Why Is a UFC Fighter Promoting Mises and Austrian Economics?

Renato Moicano is a UFC fighter from Brazil who made a big splash at an event this weekend. In a rather remarkable moment he used his time at the microphone […]
Published on May 30, 2024

Renato Moicano is a UFC fighter from Brazil who made a big splash at an event this weekend. In a rather remarkable moment he used his time at the microphone to push a school of economic thought.

“If you care about your country,” he said, “read Ludwig von Mises and the six lessons of the Austrian economic school, people.”

Okay, his actual language was a bit saltier than that but I’m quoting the gist.

Having assembled the book “The Best of Mises,” it did not take long to figure out what he meant. He is speaking of “Economic Policy: Thoughts for Today and Tomorrow,” the Portuguese translation, which is a big seller in Brazil thanks to the Mises Institute of Brasil.

Within the large literary legacy of Mises, this small book occupies an interesting place, mainly because he did not write it. It is his wife’s transcription of a series of lectures delivered in Buenos Aires, Argentina, in 1959. He was 78 years old, having lived through all the wars and depressions of the 20th century, while holding professional positions in Vienna, Geneva, and New York.

His audience on this occasion was young students and business professionals. At the end of his career and facing an audience that likely knew little of economic theory, he was inspired to speak as plainly as possible with homespun examples and plain language. He very likely could not have imagined that the results would end up as his most popular writing, much less having been promoted in 2024 by a UFC fight on global television!

════════════════════

#### Task to carry out:
From the article about the UFC fighter, return everything from "Having assembled the" down to "Institute of Brasil.", copied word for word.

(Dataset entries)
════════════════════

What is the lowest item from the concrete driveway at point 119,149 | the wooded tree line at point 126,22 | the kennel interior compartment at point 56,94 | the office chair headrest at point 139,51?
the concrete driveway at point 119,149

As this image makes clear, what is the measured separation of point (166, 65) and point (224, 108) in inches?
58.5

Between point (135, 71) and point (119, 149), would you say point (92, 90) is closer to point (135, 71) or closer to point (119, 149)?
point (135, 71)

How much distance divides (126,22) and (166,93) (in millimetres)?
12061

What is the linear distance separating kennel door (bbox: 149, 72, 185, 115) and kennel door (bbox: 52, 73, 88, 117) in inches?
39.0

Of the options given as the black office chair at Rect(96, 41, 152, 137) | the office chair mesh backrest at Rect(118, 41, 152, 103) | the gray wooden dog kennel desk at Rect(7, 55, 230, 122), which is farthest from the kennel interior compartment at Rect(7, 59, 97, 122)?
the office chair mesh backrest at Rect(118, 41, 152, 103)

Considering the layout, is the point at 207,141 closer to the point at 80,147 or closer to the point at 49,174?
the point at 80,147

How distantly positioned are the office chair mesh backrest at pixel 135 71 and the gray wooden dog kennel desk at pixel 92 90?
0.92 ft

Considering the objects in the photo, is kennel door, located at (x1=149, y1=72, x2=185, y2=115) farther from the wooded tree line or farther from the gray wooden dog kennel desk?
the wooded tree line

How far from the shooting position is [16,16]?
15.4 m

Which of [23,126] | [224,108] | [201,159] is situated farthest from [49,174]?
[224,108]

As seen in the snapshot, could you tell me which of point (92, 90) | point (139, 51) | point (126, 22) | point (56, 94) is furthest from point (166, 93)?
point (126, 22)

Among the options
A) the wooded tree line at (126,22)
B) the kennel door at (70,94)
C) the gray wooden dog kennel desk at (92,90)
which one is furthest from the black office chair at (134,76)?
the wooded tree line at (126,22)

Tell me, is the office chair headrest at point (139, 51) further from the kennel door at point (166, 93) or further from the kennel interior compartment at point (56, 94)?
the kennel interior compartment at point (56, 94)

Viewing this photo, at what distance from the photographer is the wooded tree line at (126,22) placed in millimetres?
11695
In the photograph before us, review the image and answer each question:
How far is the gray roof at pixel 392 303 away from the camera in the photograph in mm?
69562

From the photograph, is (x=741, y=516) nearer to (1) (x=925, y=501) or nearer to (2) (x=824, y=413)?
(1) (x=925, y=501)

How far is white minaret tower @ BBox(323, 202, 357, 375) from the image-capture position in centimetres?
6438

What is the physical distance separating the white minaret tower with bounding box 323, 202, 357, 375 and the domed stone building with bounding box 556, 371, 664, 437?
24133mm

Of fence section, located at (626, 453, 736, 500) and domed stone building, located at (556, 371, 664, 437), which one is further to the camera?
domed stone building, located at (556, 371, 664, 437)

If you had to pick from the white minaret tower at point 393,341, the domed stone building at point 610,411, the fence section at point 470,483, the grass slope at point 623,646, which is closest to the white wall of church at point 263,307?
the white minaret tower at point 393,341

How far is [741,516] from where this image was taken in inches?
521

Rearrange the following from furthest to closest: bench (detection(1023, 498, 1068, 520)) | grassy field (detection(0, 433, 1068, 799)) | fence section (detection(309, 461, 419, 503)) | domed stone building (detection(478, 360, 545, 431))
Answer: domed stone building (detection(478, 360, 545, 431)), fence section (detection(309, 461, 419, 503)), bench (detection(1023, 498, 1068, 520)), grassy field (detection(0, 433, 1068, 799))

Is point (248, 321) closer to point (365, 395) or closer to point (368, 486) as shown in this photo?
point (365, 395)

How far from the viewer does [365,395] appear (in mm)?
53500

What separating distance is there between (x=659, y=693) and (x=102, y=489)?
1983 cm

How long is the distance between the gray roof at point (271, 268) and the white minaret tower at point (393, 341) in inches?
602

════════════════════

#### Written response:
Having assembled the book “The Best of Mises,” it did not take long to figure out what he meant. He is speaking of “Economic Policy: Thoughts for Today and Tomorrow,” the Portuguese translation, which is a big seller in Brazil thanks to the Mises Institute of Brasil.